→ RECORDS FOR THIS TASK

- - -

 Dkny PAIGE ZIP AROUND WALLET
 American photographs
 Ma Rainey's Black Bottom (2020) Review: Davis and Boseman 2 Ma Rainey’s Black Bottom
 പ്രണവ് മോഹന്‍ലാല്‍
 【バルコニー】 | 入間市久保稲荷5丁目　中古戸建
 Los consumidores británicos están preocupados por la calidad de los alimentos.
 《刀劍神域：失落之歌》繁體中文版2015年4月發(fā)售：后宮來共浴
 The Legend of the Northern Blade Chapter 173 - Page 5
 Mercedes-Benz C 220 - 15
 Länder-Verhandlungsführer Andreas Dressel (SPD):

- - -

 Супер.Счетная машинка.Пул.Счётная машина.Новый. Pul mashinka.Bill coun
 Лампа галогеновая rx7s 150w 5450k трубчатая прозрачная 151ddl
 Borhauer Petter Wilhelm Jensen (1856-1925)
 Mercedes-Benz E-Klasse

- - -

→ YOUR TASK
Using the data above, extract exactly the lines from the one that holds "American photographs" to the one that holds "Länder-Verhandlungsführer Andreas Dressel", both ends included, and no others.

→ TASK OUTPUT
 American photographs
 Ma Rainey's Black Bottom (2020) Review: Davis and Boseman 2 Ma Rainey’s Black Bottom
 പ്രണവ് മോഹന്‍ലാല്‍
 【バルコニー】 | 入間市久保稲荷5丁目　中古戸建
 Los consumidores británicos están preocupados por la calidad de los alimentos.
 《刀劍神域：失落之歌》繁體中文版2015年4月發(fā)售：后宮來共浴
 The Legend of the Northern Blade Chapter 173 - Page 5
 Mercedes-Benz C 220 - 15
 Länder-Verhandlungsführer Andreas Dressel (SPD):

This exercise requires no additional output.